You are encouraged to publicize and open-source your work on GitHub or similar.

Computing Power

See ProjectTech and ProjectCluster.

Demo Day

We will have a time to demonstrate your project on Thursday December 06 2018 from 1:00 to 4:00 in the Big Data atrium (10000-level of the ASB). During this time, the instructors and TAs will get a first-look at your project, so we have some idea what we'll be looking at when marking the final implementation.

We will be asking you to set up computers around the space to show your project to whoever stops by (us, other students, other faculty members who wander by). There is no formal presentation: just be ready to talk about and show off your work.

If your group doesn't have a laptop to bring, ask and we'll arrange something.

Final Implementation

The final implementation is due Friday December 07 2018. You will submit a tag from your repository (git tag final; git push --tags) to the CourSys activity Project.

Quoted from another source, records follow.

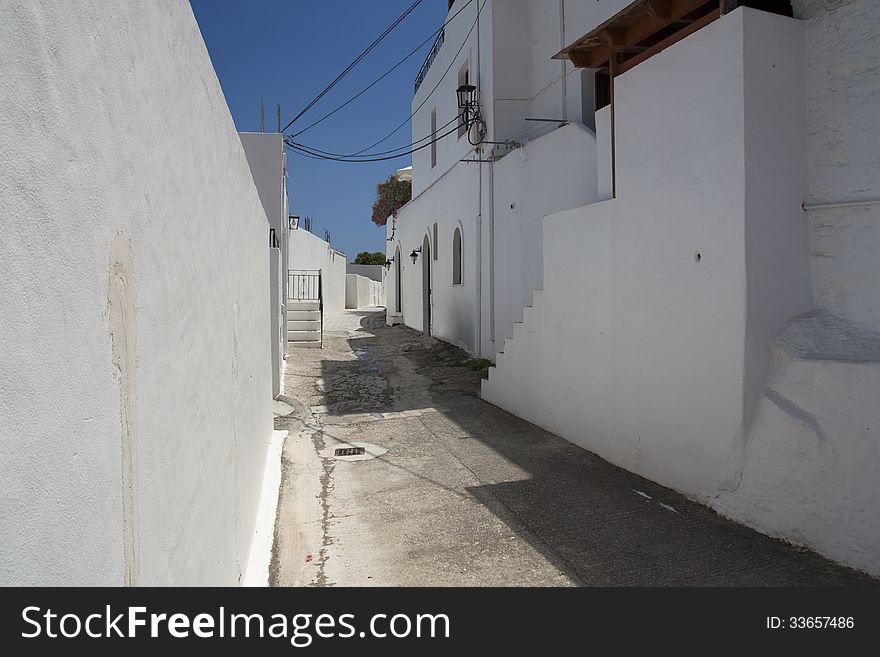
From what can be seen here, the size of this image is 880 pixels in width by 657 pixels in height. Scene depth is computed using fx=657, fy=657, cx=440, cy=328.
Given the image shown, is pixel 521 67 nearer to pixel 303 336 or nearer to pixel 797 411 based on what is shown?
pixel 303 336

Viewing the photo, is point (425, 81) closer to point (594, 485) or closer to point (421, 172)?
point (421, 172)

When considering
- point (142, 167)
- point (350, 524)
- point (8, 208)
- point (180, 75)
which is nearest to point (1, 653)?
point (8, 208)

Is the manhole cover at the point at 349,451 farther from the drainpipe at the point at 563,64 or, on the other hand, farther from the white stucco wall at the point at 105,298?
the drainpipe at the point at 563,64

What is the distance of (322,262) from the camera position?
1128 inches

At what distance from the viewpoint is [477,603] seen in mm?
3547

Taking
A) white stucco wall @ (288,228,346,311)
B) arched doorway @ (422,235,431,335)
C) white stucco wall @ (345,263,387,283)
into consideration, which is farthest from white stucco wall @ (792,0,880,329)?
white stucco wall @ (345,263,387,283)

In your repository, please include a file RUNNING.txt (or RUNNING.md if you prefer) indicating how we can actually test your project: commands on the cluster, input files, etc.

In your repository's README.md, you may include other notes about things we should look for, or be aware of when marking. If you created some kind of web frontend, please include a URL in the README.md as well.

Report

You will submit a report of at most 5 pages giving an overview of your project. (A little more is okay for groups of 3; a little less is probably appropriate for groups of 1 or 2.)

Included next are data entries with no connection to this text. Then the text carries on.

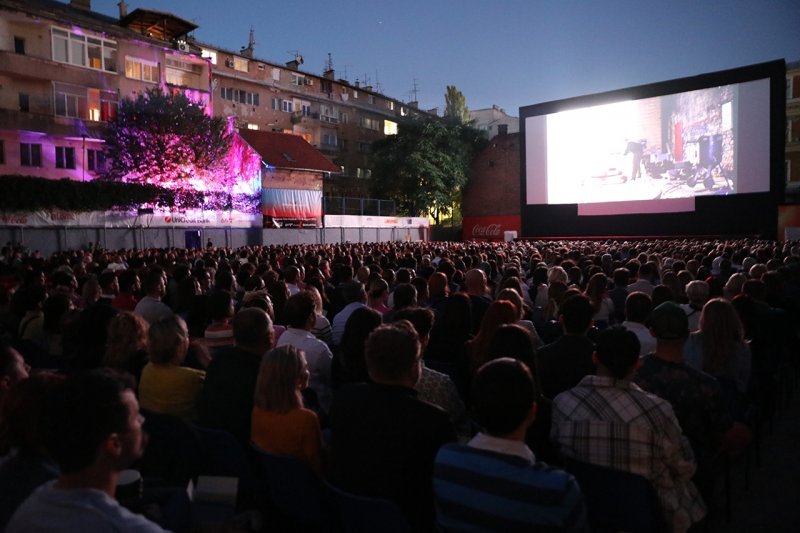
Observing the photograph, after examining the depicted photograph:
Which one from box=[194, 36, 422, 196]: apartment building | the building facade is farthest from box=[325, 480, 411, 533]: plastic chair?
the building facade

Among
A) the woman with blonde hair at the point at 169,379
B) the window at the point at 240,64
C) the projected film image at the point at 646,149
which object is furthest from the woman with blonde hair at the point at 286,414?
the window at the point at 240,64

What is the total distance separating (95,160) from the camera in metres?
26.6

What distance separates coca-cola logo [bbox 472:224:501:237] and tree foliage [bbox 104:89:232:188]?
60.7 ft

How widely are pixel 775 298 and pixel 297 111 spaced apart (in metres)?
40.7

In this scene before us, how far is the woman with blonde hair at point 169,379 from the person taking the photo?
10.4ft

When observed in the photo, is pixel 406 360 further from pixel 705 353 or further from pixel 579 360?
pixel 705 353

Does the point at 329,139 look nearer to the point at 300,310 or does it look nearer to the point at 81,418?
the point at 300,310

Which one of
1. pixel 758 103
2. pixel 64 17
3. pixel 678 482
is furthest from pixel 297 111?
pixel 678 482

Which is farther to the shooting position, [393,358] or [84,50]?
[84,50]

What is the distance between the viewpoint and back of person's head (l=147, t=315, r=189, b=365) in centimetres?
319

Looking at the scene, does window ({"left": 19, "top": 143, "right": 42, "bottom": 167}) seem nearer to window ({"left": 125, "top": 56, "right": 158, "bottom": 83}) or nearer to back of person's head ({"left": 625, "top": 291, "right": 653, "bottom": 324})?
window ({"left": 125, "top": 56, "right": 158, "bottom": 83})

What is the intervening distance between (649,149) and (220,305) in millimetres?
24390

  • Problem definition: What is the problem that you are trying to solve? What are the challenges of this problem?
  • Methodology: What is the problem that you are trying to solve? Briefly explain which tool(s)/technique(s) were used for which task and why you chose to implement that way.
  • Problems: What problems did you encounter while attacking the problem? How did you solve them?
  • Results: What are the outcomes of the project? What did you learn from the data analysis? What did you learn from the implementation?
  • ProjectSummary: A summary of what you did to guide our marking.

This is also due Friday December 07 2018 and submitted to Project as a PDF or a URL to HTML (only one of those is necessary).

[Thanks to Jean-Pierre Lozi and Arash Vahdat who taught this course before me, and whose work I have based this and many assignment questions on.]

Updated Fri Nov. 30 2018, 13:40 by ggbaker.